#### WORK TO COMPLETE
1. Copy everything in the comment thread from "20 points| aram" down to "flip to often).", word for word.
2. Decide whether each statement agrees with the comment thread, answering yes or no and quoting the words that settle it. (a) One commenter got 52% without looking at the screen. (b) One commenter says humans tend to flip less often than a machine would. (c) The rock paper scissors program relied only on the other players' current pattern of winning or losing.
3. Extend the comment thread on the prediction program, starting after its last comment.

#### TEXT SEGMENT
....................
20 points| aram | 9 years ago |github.com

24 comments

order

throwaway2016a|9 years ago

For me it is pretty consistently 50% +/- 5 even after a minute. It doesn't seem to work well if you repeat the same key a lot (i.e don't flip to often).

overlordalex|9 years ago

This is actually due to a psychological thing where humans don't find long strings of repeated letters/digits "random" and hence will flip more frequently than you'd expect from a machine.

I also recall there being a problem in the use of 5-grams which lead to a sequence in which it guessed 0%, but I'm struggling to find it now.

widforss|9 years ago

This is definetly not working. I'm certain that one can write a program like this, but I'm consistenly getting 50 % even though I use different strategies every time.

oneeyedpigeon|9 years ago

I got 52% after a good lot of keypresses (not sure exactly how many). I chose to not look at the screen at all during that time - I think that probably helps.

andrezsanchez|9 years ago

I did something like this a long time ago in a little competition for beating others' rock paper scissors programs, except I used the other players' moves relative to my own (e.g. my program could catch on to the other player choosing the move that would beat my last move) as well as their current pattern of winning or losing.

vorotato|9 years ago

It works if you're trying to be random, however if you're trying to react and respond to its patterns you can win.
....................
#### INFORMATION SUPPLIED
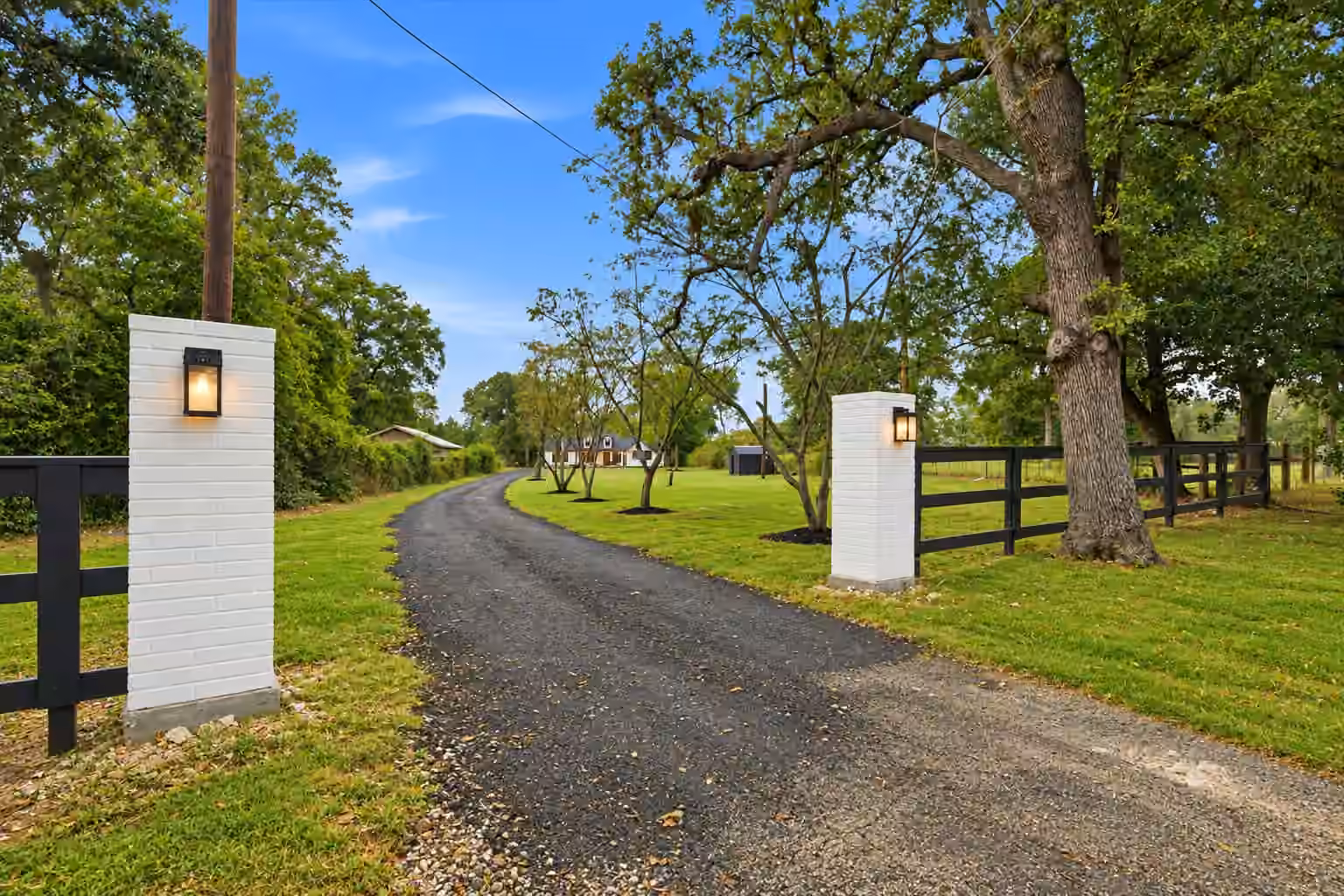 Photo 2 of 22177 Fm 359 Road, Hempstead, TX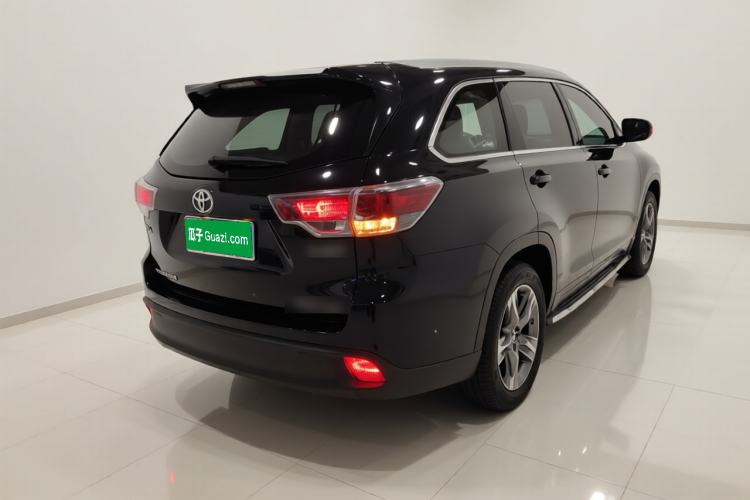 Used Toyota Highlander 2015 2.0T Four-Wheel Drive Luxury Edition 7-Seater Rear Right 45 Deg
....................
#### TASK-BY-TASK RESULTS
1.
20 points| aram | 9 years ago |github.com

24 comments

order

throwaway2016a|9 years ago

For me it is pretty consistently 50% +/- 5 even after a minute. It doesn't seem to work well if you repeat the same key a lot (i.e don't flip to often).

2.
(a) Yes: "I got 52% after a good lot of keypresses" and "I chose to not look at the screen at all during that time."
(b) No: "will flip more frequently than you'd expect from a machine."
(c) No: "I used the other players' moves relative to my own" and "as well as their current pattern of winning or losing."

3.
rohanprabhu|9 years ago

So, I tried a simple python one-liner:

[os.urandom(1)[0] < 128 for x in xrange(0, 100)]

and typed 'd' for True and 'f' for False in the array, bringing the accuracy of the predictor down to 53%. Theoretically, I'm guessing doing it for large enough numbers should make it exactly 50%.

mikeash|9 years ago

If it doesn't come down to 50% for sufficiently large numbers, you've found a break in your OS's urandom and someone is about to be famous!

dzdt|9 years ago

Doesn't work from my smartphone. Sounds like a fun challenge though, would like to try.

pi-rat|9 years ago

Seems like it's written using ES6 syntax, which many browsers can't handle yet. Safari stopped at a lambda ( () => ) here.

amake|9 years ago

I'm on OS X with Firefox 47.0.1 and it doesn't work for me either :(

js8|9 years ago

Is there, for a given k, an easy to remember sequence (easy to remember algorithm with little state) that has all the k-grams with the same frequency?

For k=1: 01 repeating

For k=2: 0011 repeating

For k=3: 00010111 repeating

tokenizerrr|9 years ago

Very cool. Am getting ~50% accuracy so I'm glad to see my free will is still intact!